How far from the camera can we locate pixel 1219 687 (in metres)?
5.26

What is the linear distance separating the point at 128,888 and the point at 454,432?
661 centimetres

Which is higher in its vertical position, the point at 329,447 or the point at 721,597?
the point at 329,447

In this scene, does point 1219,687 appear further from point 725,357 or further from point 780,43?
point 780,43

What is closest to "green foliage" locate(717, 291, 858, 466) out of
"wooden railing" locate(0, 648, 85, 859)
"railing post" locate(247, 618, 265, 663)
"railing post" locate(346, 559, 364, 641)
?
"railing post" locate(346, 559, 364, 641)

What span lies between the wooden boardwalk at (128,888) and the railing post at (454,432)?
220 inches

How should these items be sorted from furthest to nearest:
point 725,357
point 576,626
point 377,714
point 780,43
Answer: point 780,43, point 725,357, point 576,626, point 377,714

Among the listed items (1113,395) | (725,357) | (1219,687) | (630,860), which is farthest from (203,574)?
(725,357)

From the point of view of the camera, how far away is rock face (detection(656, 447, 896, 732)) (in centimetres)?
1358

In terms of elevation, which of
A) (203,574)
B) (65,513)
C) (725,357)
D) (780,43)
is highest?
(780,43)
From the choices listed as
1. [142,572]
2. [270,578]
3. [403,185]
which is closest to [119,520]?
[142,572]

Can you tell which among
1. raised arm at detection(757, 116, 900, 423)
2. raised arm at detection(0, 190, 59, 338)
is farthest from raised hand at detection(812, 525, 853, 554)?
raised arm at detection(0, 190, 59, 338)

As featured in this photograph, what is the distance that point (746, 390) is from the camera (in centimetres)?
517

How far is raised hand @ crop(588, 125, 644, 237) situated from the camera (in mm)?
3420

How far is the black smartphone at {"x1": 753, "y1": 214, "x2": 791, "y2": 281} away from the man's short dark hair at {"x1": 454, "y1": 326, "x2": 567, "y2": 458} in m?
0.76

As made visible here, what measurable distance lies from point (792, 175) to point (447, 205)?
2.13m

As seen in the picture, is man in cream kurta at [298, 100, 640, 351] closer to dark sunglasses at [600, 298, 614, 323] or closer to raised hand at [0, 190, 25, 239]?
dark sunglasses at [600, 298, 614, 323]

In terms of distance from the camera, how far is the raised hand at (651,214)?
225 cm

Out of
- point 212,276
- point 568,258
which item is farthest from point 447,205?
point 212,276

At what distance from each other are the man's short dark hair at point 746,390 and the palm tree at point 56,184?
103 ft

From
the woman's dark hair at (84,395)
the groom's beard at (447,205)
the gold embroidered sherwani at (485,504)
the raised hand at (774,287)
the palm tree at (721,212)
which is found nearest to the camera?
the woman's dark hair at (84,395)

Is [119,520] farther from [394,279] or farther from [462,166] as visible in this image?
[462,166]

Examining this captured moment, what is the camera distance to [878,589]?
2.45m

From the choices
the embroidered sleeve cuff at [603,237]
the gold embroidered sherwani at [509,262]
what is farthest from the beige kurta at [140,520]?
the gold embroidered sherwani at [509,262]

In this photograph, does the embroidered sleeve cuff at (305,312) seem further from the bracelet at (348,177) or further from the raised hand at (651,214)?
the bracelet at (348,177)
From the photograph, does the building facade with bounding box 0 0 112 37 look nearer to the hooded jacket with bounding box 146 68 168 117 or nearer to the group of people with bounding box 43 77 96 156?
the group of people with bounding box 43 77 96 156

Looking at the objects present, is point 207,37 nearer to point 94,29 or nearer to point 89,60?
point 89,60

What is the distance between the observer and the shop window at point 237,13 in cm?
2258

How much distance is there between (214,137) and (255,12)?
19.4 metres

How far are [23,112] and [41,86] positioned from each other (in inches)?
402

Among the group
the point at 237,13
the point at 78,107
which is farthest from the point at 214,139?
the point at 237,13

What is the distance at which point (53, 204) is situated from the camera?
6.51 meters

TASK TO COMPLETE: Rewrite all the records with "wooden boardwalk" changed to "timber boardwalk" and nothing else changed.

SOLUTION BELOW:
How far from the camera can we locate pixel 1219 687 (in metres)?
5.26

What is the linear distance separating the point at 128,888 and the point at 454,432?
661 centimetres

Which is higher in its vertical position, the point at 329,447 or the point at 721,597?
the point at 329,447

In this scene, does point 1219,687 appear further from point 725,357 or further from point 780,43?
point 780,43

What is closest to "green foliage" locate(717, 291, 858, 466) out of
"wooden railing" locate(0, 648, 85, 859)
"railing post" locate(247, 618, 265, 663)
"railing post" locate(346, 559, 364, 641)
?
"railing post" locate(346, 559, 364, 641)

What span lies between the timber boardwalk at (128,888) and the railing post at (454,432)?
220 inches

How should these items be sorted from furthest to nearest:
point 725,357
point 576,626
point 377,714
point 780,43
Answer: point 780,43, point 725,357, point 576,626, point 377,714

Among the listed items (1113,395) | (725,357) | (1219,687) | (630,860), which is farthest from (203,574)?
(725,357)

From the point of view of the camera, how far away is rock face (detection(656, 447, 896, 732)) (in centimetres)?
1358

In terms of elevation, which of
A) (203,574)
B) (65,513)
C) (725,357)
D) (780,43)
is highest?
(780,43)
From the choices listed as
1. [142,572]
2. [270,578]
3. [403,185]
which is closest to [119,520]?
[142,572]

Can you tell which among
1. raised arm at detection(757, 116, 900, 423)
2. raised arm at detection(0, 190, 59, 338)
is farthest from raised hand at detection(812, 525, 853, 554)?
raised arm at detection(0, 190, 59, 338)

As featured in this photograph, what is the distance that point (746, 390) is from the camera (in centimetres)?
517

How far is raised hand @ crop(588, 125, 644, 237) situated from the camera (in mm)?
3420

How far is the black smartphone at {"x1": 753, "y1": 214, "x2": 791, "y2": 281} away from the man's short dark hair at {"x1": 454, "y1": 326, "x2": 567, "y2": 458} in m?
0.76

As made visible here, what measurable distance lies from point (792, 175) to point (447, 205)?
2.13m

As seen in the picture, is man in cream kurta at [298, 100, 640, 351] closer to dark sunglasses at [600, 298, 614, 323] or closer to raised hand at [0, 190, 25, 239]?
dark sunglasses at [600, 298, 614, 323]

In terms of distance from the camera, how far is the raised hand at (651,214)?
225 cm

Out of
- point 212,276
- point 568,258
which item is farthest from point 447,205?
point 212,276

At what distance from each other are the man's short dark hair at point 746,390 and the palm tree at point 56,184?
103 ft

From
the woman's dark hair at (84,395)
the groom's beard at (447,205)
the gold embroidered sherwani at (485,504)
the raised hand at (774,287)
the palm tree at (721,212)
which is found nearest to the camera?
the woman's dark hair at (84,395)

Is [119,520] farther from [394,279] or farther from [462,166] as visible in this image?
[462,166]

Examining this captured moment, what is the camera distance to [878,589]?
2.45m

From the choices
the embroidered sleeve cuff at [603,237]
the gold embroidered sherwani at [509,262]
what is farthest from the beige kurta at [140,520]?
the gold embroidered sherwani at [509,262]

In this photograph, does the embroidered sleeve cuff at (305,312) seem further from the bracelet at (348,177) or further from the raised hand at (651,214)?
the bracelet at (348,177)
From the photograph, does the building facade with bounding box 0 0 112 37 look nearer to the hooded jacket with bounding box 146 68 168 117 or nearer to the group of people with bounding box 43 77 96 156?
the group of people with bounding box 43 77 96 156

Looking at the objects present, is point 207,37 nearer to point 94,29 or nearer to point 89,60?
point 89,60

What is the distance between the observer and the shop window at point 237,13 in cm?
2258

How much distance is there between (214,137) and (255,12)?
19.4 metres

How far are [23,112] and [41,86] positioned from each other (in inches)?
402

Among the group
the point at 237,13
the point at 78,107
which is farthest from the point at 214,139?
the point at 237,13

What is the distance at which point (53, 204) is situated from the camera?
6.51 meters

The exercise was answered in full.